DigitalDuck wrote: ↑
Sat May 12, 2018 4:45 am
Flatfingers wrote: ↑
Fri May 11, 2018 11:37 am
They don't like the MBTI's "forced dichotomization."
But doesn't the Big Five model do exactly the same thing?
Big Five adherents would say no, their scales are built like Josh's scales for NPC personality traits: as a single trait whose strength ranges from 0 to 100. So someone might be very Conscientious, or only somewhat Conscientious.
This is said to be different from the MBTI model, which identifies two endpoints for each of the four axes with the 0 point between them. If you score even a single point more in favor of Thinking versus Feeling, for example, you get put in the "T" box. (I don't actually recommend believing a "test" for figuring out MB type, but this is how Big Five critics of MBTI often frame their objection.)

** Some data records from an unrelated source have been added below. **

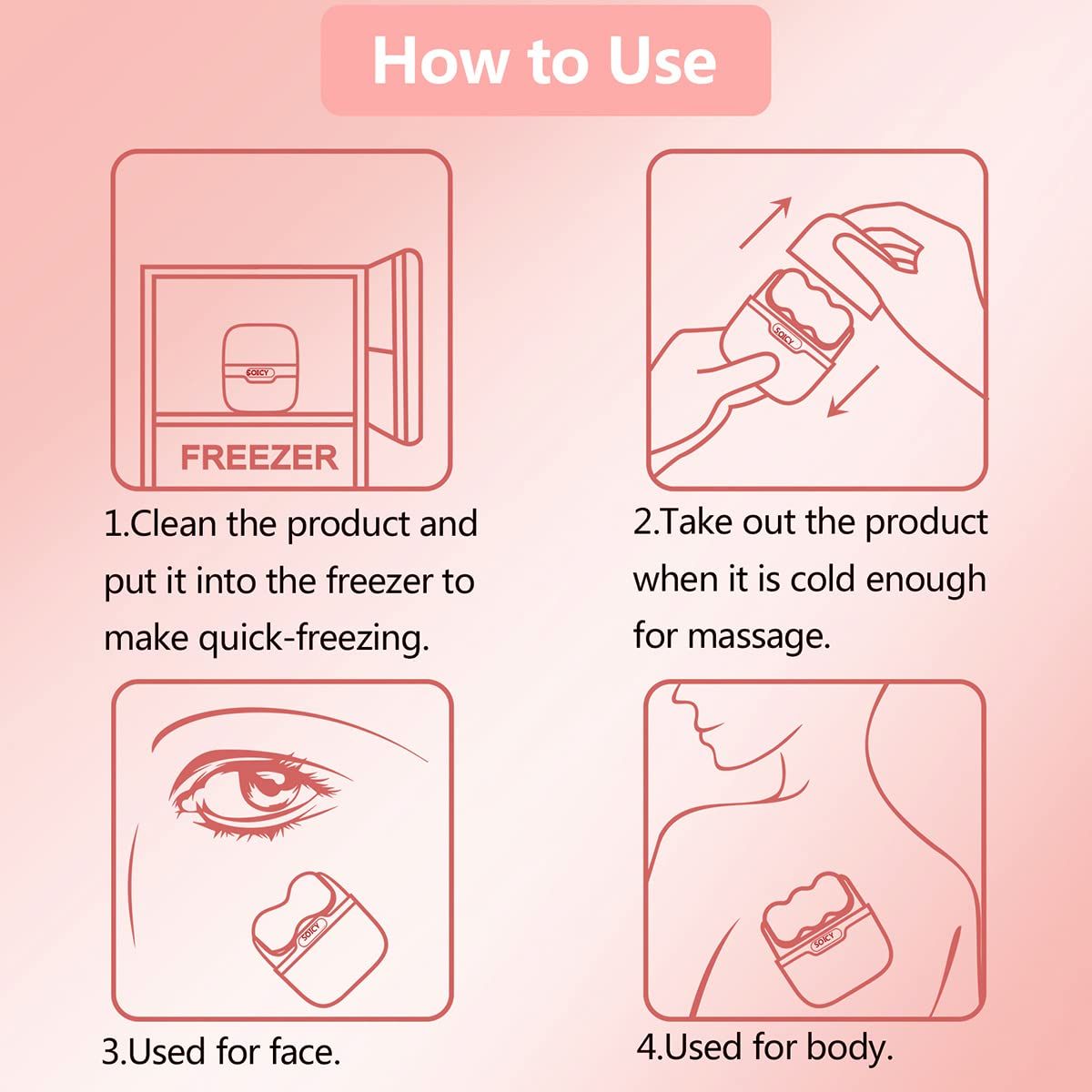 How to Use

SOICY

FREEZER

1.Clean the product and put it into the freezer to make quick-freezing.

SOICY

2.Take out the product when it is cold enough for massage.

SOICY

3.Used for face.

SOICY

4.Used for body.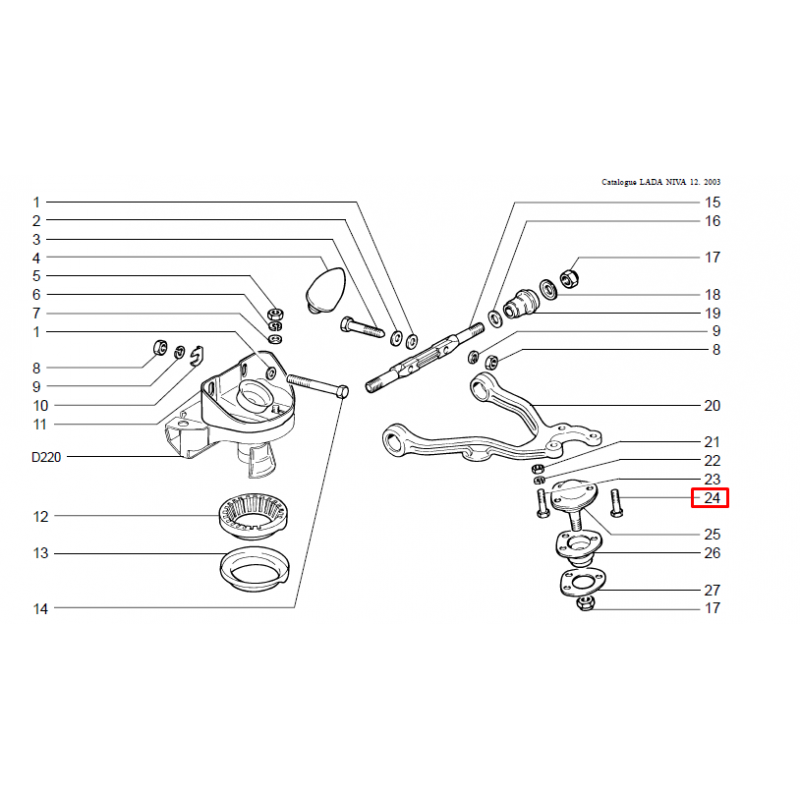 Catalogue LADA NIVA 12. 2003

1
2
3
4
5
6
7
1
8
9
10
11
D220
12
13
14

15
16
17
18
19
9
8
20
21
22
23
24
25
26
27
17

Functionally, of course, you're right. The Openness index, for example, is described by Big Five fans as ranging from "totally open to everything" to "not open to everything." But I agree that it's not unreasonable to look at this as functionally
-- meaning as humans express psychological preferences as actual behaviors -- ranging from "totally open to everything" to "actively rejects everything." In other words, an MBTI adherent would say the 0 point on each of the Big Five axes is actually the opposite
preference, not just the lack of that preference, effectively making each of the OCEAN axes a two-value trait just as in MBTI.
I personally find a two-valued model more useful. I think it captures more of the true range of human motivation. I also agree somewhat with the Big Five criticism of MBTI as putting people in boxes -- as though if you prefer Judging over Perceiving even slightly, You Are A Judger. In reality, I expect a plot of each of the four MBTI axes would show a bimodal distribution, with humps somewhere around the midpoint of each of the two preferences for each axis. That would better reflect that these preferences are analog, not binary, but that there are still real and meaningful patterns of preference -- most people really do have a visible preference either for wanting to get things settled now (Judging), or for wanting to get more information before making a decision (Perceiving), and so on for the other three axes identified in the MBTI model.
This utility of a model with bi-valued axes is, BTW, one of the reasons why I've suggested to Josh
that he might consider adapting his NPC personality model to this style. This would avoid naming any individual trait in a negative way (e.g., "Greedy"), and treat each trait as having two equally-valuable (unless taken to the extreme values) ways of expressing that trait (e.g., a range from "Acquisitive" to "Charitable").